Emily Colcord Shrader

Graduation Year
2024
Awards Won:
The Donald and Robin Kennedy Undergraduate Award
Award Years:
2022

Emily Schrader is a sophomore majoring in International Relations on the International History and Culture track, with a minor in Feminist, Gender and Sexuality Studies. Outside of class, Emily is currently conducting research on the Vietnam War era with Dr. Phil Taubman at the Center for International Security and Cooperation. In 2021, she did significant research for a task force focused on aligning human rights with US foreign policy (led by Freedom House, CSIS, and the McCain institute), and worked on defending the free press as an intern with Reporters Without Borders. This upcoming fall, Emily will be studying transitional justice with Stanford in Cape Town, South Africa.

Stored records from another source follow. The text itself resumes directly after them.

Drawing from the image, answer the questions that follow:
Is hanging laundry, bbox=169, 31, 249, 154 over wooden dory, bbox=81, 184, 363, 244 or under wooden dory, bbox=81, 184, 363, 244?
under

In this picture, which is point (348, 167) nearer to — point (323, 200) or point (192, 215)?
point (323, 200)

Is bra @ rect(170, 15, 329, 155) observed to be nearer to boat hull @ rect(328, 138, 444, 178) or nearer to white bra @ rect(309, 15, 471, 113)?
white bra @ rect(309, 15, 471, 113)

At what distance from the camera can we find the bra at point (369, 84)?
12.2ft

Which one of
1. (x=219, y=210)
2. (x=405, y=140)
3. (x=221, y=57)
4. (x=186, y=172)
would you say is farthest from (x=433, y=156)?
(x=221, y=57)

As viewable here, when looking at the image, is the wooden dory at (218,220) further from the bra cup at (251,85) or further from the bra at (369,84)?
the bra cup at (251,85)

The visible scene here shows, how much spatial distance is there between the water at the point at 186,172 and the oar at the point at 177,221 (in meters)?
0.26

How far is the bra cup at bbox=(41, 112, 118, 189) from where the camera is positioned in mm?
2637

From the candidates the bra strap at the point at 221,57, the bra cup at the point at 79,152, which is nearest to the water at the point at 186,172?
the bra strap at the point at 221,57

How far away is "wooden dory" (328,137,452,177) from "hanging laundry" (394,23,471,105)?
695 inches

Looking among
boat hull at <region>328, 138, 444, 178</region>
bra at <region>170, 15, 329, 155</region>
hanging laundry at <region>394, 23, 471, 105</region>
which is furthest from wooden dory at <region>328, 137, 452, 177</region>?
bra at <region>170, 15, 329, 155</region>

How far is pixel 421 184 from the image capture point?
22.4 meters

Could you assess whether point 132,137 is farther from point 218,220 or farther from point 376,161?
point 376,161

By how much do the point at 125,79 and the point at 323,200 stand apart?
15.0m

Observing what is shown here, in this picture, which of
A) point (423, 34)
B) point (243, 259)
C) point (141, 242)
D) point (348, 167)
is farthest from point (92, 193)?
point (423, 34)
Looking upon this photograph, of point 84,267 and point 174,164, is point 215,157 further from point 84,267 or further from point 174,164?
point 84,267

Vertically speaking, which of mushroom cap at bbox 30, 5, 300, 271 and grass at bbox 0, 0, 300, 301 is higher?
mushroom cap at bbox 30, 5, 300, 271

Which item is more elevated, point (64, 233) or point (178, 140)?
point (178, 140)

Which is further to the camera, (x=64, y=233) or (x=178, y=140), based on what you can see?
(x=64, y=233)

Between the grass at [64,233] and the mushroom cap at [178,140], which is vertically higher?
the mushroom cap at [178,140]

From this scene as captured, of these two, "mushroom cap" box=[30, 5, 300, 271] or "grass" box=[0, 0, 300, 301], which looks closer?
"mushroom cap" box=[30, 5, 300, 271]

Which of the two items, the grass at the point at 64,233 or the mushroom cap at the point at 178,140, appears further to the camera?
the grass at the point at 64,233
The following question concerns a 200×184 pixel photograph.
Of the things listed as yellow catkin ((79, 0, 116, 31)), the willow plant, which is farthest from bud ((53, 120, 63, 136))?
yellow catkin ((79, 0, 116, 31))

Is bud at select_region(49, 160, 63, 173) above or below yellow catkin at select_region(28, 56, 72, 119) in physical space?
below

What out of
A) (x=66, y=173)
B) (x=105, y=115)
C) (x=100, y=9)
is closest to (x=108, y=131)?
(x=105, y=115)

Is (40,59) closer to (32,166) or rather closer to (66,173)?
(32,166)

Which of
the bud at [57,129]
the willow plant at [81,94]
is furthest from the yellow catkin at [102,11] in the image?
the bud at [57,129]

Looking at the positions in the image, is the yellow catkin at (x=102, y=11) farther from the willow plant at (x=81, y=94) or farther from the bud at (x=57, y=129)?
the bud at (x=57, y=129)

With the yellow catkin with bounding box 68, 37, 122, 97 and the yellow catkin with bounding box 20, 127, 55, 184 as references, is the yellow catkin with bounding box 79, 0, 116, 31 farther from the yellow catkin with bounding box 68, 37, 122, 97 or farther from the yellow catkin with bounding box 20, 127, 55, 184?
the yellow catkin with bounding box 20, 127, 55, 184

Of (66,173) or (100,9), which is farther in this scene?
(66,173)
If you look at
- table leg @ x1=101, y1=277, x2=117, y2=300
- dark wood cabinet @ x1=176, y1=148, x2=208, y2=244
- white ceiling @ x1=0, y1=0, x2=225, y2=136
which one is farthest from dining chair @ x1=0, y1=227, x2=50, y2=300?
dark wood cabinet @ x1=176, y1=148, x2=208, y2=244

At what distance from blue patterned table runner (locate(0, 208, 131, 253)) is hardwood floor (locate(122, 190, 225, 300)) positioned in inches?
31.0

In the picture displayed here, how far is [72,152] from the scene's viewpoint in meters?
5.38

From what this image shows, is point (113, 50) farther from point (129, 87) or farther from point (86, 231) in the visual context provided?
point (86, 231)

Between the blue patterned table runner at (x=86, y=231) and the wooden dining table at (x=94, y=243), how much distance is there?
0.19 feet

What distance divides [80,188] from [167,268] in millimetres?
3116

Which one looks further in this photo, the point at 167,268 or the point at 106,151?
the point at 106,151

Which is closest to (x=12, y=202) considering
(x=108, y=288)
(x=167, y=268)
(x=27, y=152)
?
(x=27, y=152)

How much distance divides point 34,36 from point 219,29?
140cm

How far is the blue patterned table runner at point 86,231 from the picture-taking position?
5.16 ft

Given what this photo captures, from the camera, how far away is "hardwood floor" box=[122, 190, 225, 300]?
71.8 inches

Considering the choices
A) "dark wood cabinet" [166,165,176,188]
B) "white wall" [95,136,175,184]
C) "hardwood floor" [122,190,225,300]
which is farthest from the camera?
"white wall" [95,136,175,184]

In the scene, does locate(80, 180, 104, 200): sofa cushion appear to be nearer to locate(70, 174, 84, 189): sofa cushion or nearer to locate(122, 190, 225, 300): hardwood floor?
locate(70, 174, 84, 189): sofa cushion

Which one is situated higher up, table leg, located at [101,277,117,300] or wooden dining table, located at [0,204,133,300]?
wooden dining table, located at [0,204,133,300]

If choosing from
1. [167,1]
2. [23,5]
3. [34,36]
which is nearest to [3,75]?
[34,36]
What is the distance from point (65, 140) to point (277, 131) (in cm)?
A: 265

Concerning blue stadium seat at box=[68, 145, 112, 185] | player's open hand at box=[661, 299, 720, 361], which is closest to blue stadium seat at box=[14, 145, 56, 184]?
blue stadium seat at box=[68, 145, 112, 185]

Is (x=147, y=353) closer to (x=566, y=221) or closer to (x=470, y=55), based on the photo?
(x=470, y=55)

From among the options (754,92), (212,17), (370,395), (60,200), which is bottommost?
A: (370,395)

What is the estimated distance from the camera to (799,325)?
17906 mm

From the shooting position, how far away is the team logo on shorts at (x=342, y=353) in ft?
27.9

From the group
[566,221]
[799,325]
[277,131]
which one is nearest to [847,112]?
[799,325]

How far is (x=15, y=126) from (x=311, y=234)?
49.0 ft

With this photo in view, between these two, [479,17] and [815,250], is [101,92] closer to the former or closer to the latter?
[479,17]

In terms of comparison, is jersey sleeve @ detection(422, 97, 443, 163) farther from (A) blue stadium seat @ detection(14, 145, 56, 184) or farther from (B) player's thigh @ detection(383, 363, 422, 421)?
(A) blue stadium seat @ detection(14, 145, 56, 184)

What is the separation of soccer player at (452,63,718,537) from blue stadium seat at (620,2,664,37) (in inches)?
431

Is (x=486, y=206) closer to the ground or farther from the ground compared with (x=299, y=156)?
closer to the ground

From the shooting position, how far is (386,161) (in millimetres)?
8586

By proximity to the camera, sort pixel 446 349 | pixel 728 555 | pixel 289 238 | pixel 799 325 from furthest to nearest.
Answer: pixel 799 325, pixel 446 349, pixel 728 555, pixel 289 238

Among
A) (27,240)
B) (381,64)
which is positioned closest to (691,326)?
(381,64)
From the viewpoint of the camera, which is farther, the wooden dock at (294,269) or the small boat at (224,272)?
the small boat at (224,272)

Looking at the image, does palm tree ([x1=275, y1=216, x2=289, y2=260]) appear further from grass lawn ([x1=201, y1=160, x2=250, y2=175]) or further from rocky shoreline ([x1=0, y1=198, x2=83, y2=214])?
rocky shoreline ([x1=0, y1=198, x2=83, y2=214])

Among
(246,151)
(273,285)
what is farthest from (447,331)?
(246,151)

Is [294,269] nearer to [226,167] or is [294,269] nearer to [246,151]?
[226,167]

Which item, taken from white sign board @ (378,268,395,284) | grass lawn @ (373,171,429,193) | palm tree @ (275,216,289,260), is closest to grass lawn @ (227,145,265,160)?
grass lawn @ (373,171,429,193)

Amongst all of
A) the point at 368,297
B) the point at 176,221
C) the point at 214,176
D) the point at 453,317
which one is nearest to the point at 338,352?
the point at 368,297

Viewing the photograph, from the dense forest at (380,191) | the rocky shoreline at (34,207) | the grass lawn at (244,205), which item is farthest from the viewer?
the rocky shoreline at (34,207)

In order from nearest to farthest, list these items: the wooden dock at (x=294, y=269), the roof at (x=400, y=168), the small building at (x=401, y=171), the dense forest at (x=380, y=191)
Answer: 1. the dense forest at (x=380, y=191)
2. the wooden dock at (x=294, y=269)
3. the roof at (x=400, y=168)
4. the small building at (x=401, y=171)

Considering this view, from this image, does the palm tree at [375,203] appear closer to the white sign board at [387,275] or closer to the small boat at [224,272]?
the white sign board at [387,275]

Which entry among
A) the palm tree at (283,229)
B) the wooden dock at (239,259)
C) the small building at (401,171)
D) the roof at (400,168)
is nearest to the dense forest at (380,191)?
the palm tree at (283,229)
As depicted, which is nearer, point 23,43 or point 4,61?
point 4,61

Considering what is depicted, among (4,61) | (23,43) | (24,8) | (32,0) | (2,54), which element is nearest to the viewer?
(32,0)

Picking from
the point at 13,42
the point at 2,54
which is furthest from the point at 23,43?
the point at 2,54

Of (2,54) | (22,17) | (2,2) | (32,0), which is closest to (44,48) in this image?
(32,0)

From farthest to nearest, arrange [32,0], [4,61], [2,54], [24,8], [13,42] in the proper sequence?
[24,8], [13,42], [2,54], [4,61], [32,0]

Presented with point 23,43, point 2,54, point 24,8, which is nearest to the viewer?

She received the Donald and Robin Kennedy Undergraduate Award in 2020 for her essay “'The Jews' and 'The Media' as 'The Enemy': President Nixon’s Private Vilification of Jews and Public Denunciation of Journalists,” under the guidance of Professor Rowan Dorin for his seminar on the origins of antisemitism. Through oral history research and personal interviews with former New York Times Executive Editor Max Frankel, the paper investigates how the myth of a Jewish quest for “total world domination” manifested within the US news media as the imagined 'Jewish media cabal' during the Nixon years. It argues that Nixon merged two existing adversarial relationships — one between presidency and press, another between imagined ‘Jews’ and the predominantly non-Jewish public — to mitigate his internal paranoia over what he viewed as excessively powerful forces seeking his demise. In the process, his administration exemplified a unique collision and evolution of anti-media and antisemitic rhetoric.